> _Problem statement_:
Would you please return the data below verbatim, without its pictures?

(Dataset entries)
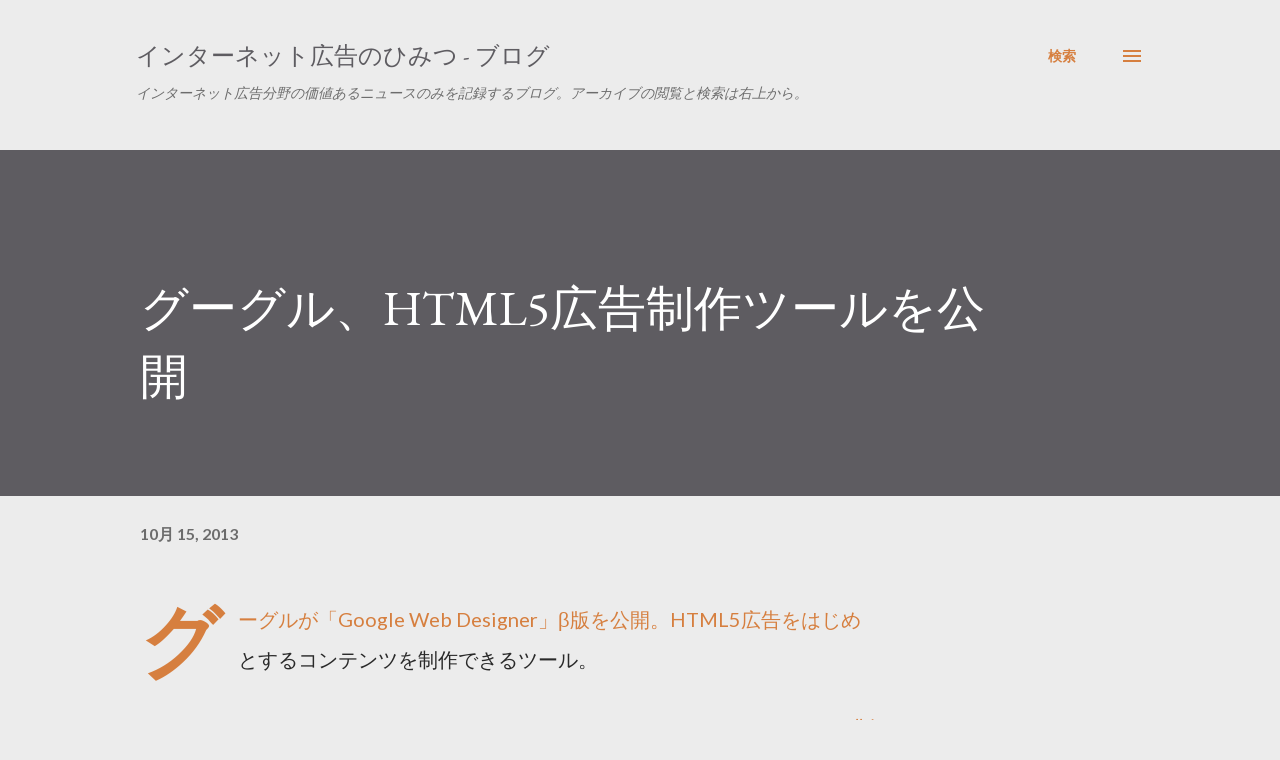

--- FILE ---
content_type: text/html; charset=utf-8
request_url: https://www.google.com/recaptcha/api2/aframe
body_size: 183
content:
<!DOCTYPE HTML><html><head><meta http-equiv="content-type" content="text/html; charset=UTF-8"></head><body><script nonce="e1a5O79zVyFyBBj1kH1I9Q">/** Anti-fraud and anti-abuse applications only. See google.com/recaptcha */ try{var clients={'sodar':'https://pagead2.googlesyndication.com/pagead/sodar?'};window.addEventListener("message",function(a){try{if(a.source===window.parent){var b=JSON.parse(a.data);var c=clients[b['id']];if(c){var d=document.createElement('img');d.src=c+b['params']+'&rc='+(localStorage.getItem("rc::a")?sessionStorage.getItem("rc::b"):"");window.document.body.appendChild(d);sessionStorage.setItem("rc::e",parseInt(sessionStorage.getItem("rc::e")||0)+1);localStorage.setItem("rc::h",'1768781129971');}}}catch(b){}});window.parent.postMessage("_grecaptcha_ready", "*");}catch(b){}</script></body></html>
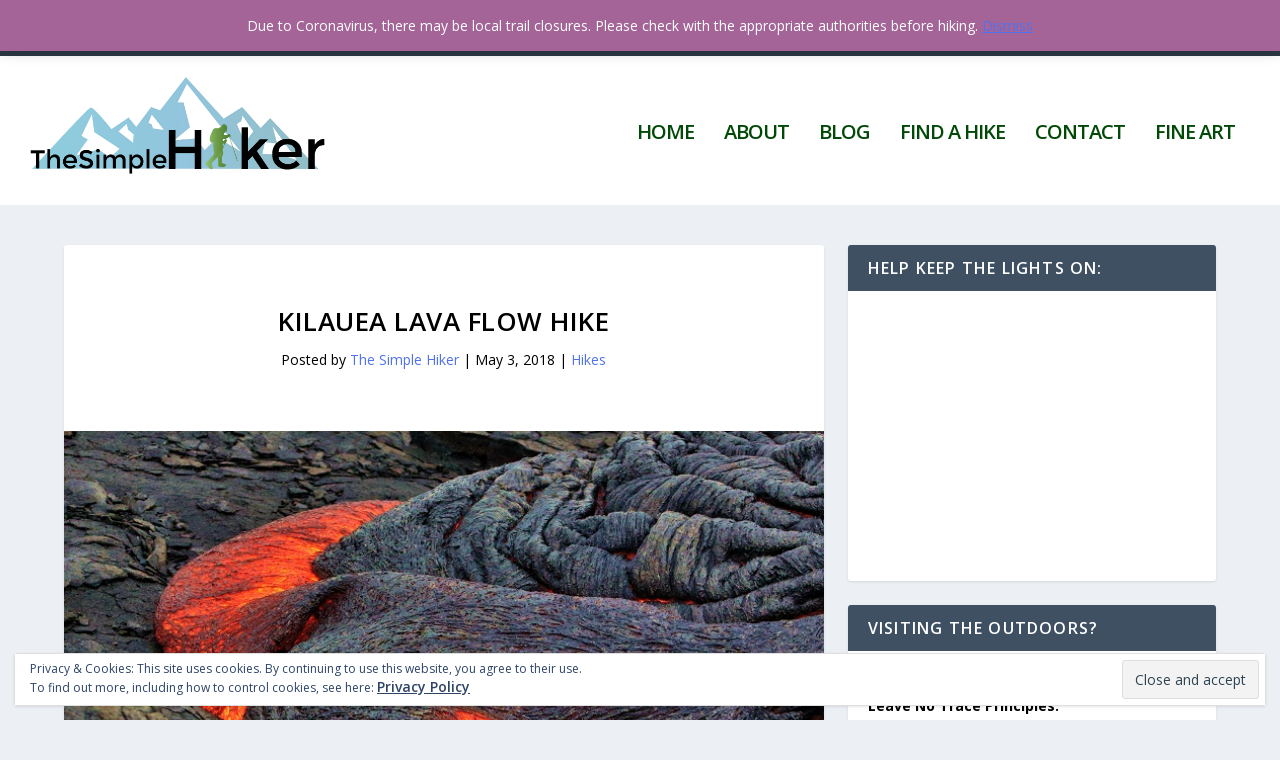

--- FILE ---
content_type: text/html; charset=utf-8
request_url: https://www.google.com/recaptcha/api2/aframe
body_size: 268
content:
<!DOCTYPE HTML><html><head><meta http-equiv="content-type" content="text/html; charset=UTF-8"></head><body><script nonce="4dSzL0fIMU7giVF54V7_xg">/** Anti-fraud and anti-abuse applications only. See google.com/recaptcha */ try{var clients={'sodar':'https://pagead2.googlesyndication.com/pagead/sodar?'};window.addEventListener("message",function(a){try{if(a.source===window.parent){var b=JSON.parse(a.data);var c=clients[b['id']];if(c){var d=document.createElement('img');d.src=c+b['params']+'&rc='+(localStorage.getItem("rc::a")?sessionStorage.getItem("rc::b"):"");window.document.body.appendChild(d);sessionStorage.setItem("rc::e",parseInt(sessionStorage.getItem("rc::e")||0)+1);localStorage.setItem("rc::h",'1768100929024');}}}catch(b){}});window.parent.postMessage("_grecaptcha_ready", "*");}catch(b){}</script></body></html>

--- FILE ---
content_type: text/css
request_url: https://thesimplehiker.com/wp-content/et-cache/618/et-core-unified-618.min.css?ver=1766528872
body_size: -152
content:
body.et_extra{color:#000000}.et_extra p a{color:#5072ee!important}.et_pb_fullwidth_map_0>.et_pb_map{min-height:400px}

> _Output_:
--- FILE ---
content_type: text/html; charset=utf-8
request_url: https://www.google.com/recaptcha/api2/aframe
body_size: 183
content:
<!DOCTYPE HTML><html><head><meta http-equiv="content-type" content="text/html; charset=UTF-8"></head><body><script nonce="e1a5O79zVyFyBBj1kH1I9Q">/** Anti-fraud and anti-abuse applications only. See google.com/recaptcha */ try{var clients={'sodar':'https://pagead2.googlesyndication.com/pagead/sodar?'};window.addEventListener("message",function(a){try{if(a.source===window.parent){var b=JSON.parse(a.data);var c=clients[b['id']];if(c){var d=document.createElement('img');d.src=c+b['params']+'&rc='+(localStorage.getItem("rc::a")?sessionStorage.getItem("rc::b"):"");window.document.body.appendChild(d);sessionStorage.setItem("rc::e",parseInt(sessionStorage.getItem("rc::e")||0)+1);localStorage.setItem("rc::h",'1768781129971');}}}catch(b){}});window.parent.postMessage("_grecaptcha_ready", "*");}catch(b){}</script></body></html>

--- FILE ---
content_type: text/html; charset=utf-8
request_url: https://www.google.com/recaptcha/api2/aframe
body_size: 268
content:
<!DOCTYPE HTML><html><head><meta http-equiv="content-type" content="text/html; charset=UTF-8"></head><body><script nonce="4dSzL0fIMU7giVF54V7_xg">/** Anti-fraud and anti-abuse applications only. See google.com/recaptcha */ try{var clients={'sodar':'https://pagead2.googlesyndication.com/pagead/sodar?'};window.addEventListener("message",function(a){try{if(a.source===window.parent){var b=JSON.parse(a.data);var c=clients[b['id']];if(c){var d=document.createElement('img');d.src=c+b['params']+'&rc='+(localStorage.getItem("rc::a")?sessionStorage.getItem("rc::b"):"");window.document.body.appendChild(d);sessionStorage.setItem("rc::e",parseInt(sessionStorage.getItem("rc::e")||0)+1);localStorage.setItem("rc::h",'1768100929024');}}}catch(b){}});window.parent.postMessage("_grecaptcha_ready", "*");}catch(b){}</script></body></html>

--- FILE ---
content_type: text/css
request_url: https://thesimplehiker.com/wp-content/et-cache/618/et-core-unified-618.min.css?ver=1766528872
body_size: -152
content:
body.et_extra{color:#000000}.et_extra p a{color:#5072ee!important}.et_pb_fullwidth_map_0>.et_pb_map{min-height:400px}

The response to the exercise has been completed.